O gesto de 1 ano que diz mais sobre o desenvolvimento social do que dar tchau
Apontar para mostrar — não para pedir. A atenção compartilhada é a engrenagem invisível que antecede quase todos os marcos seguintes.
Muitos pais focam no dia em que o bebê vai falar a primeira palavra. Mas existe uma engrenagem que precisa rodar antes, e que quase ninguém observa: a atenção compartilhada.
É a capacidade de coordenar a atenção com outra pessoa em torno de um terceiro elemento — um objeto, um som, um cachorro na rua. E ela antecede a fala, a imitação e a socialização. Quando ela não aparece no tempo certo, o que vem depois costuma atrasar junto.
Apontar para pedir × apontar para mostrar
Existe uma diferença técnica que faz toda a diferença clínica. Oapontar protoimperativo é o apontar para conseguir: a criança aponta a bolacha porque quer a bolacha. É instrumental — o adulto é uma ferramenta.
O apontar protodeclarativo é outra coisa: a criança aponta o avião no céu e depois olha para você, só para dividir a experiência. Ela não quer o avião. Ela quer que você veja o aviãocom ela. Isso é convite social puro, e costuma aparecer por volta de 1 ano e 2 meses.
Apontar para mostrar o que quer, por volta de 1 ano e 2 meses, é um dos sinais mais preciosos do desenvolvimento: ele está te convidando a compartilhar o mundo. A ausência disso merece atenção — não pânico, atenção.
O apontar protodeclarativo e a atenção compartilhada são preditores sociais mais sensíveis que marcos motores nesta faixa. Na triagem,a ausência de habilidade social compartilhada preocupa mais do que o atraso isolado de fala.
A explosão do vocabulário — e o que a alimenta
Entre 18 e 24 meses acontece a explosão vocabular. A curva vai de 1 a 5 palavras aos 12 meses, para 20 a 50 aos 18 meses, e de 50 a 300 aos 24. Aos 24 meses aparece a combinação de duas palavras.
O combustível dessa explosão é conversa, não tela. Fala dirigida à criança, com resposta, com espera, com turno. Não é volume de som no ambiente — é troca.

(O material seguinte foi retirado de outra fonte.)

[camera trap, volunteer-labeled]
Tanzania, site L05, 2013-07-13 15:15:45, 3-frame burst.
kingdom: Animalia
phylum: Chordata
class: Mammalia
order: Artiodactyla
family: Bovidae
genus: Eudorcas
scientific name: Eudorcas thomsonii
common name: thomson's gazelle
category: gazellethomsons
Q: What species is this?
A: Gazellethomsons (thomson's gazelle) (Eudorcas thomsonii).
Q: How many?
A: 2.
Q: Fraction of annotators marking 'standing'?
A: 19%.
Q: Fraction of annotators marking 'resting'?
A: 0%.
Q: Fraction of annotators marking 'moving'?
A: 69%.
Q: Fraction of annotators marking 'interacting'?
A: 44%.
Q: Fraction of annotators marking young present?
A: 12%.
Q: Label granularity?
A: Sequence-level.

O "não" dos 2 anos é um marco, não um defeito
Entre 1 e 3 anos, a criança vive a crise entre autonomia e vergonha: ela busca independência, e controle ou crítica severa nessa fase geram autodúvida. Wallon chama a fase de oposição por volta dos 3 anos: "descubro que sou distinto ao me opor".
A birra dos 2 anos, portanto, não é desobediência. É seu filho descobrindo que é uma pessoa separada de você. Firmeza sem esmagar a autonomia emergente é a calibragem difícil — e é a certa.
Sinais que merecem avaliação nesta faixa
- Não apontar para mostrar até por volta de 1 ano e 2 meses.
- Ausência de imitação de ações simples (varrer, telefone) por volta de 1 ano e 4 meses.
- Sem "papá/mamá" específico ao 1 ano; sem frases simples aos 2 anos.
- Não andar até 1 ano e 4 meses.
- Perda de habilidade já adquirida — palavra, gesto ou contato — em qualquer momento.
Observe em casa por uma semana: ele aponta para dividir alguma coisa com você, ou só para pedir? Isso é observação, não diagnóstico. Se a resposta preocupar, leve à avaliação — nesta faixa etária, semanas contam.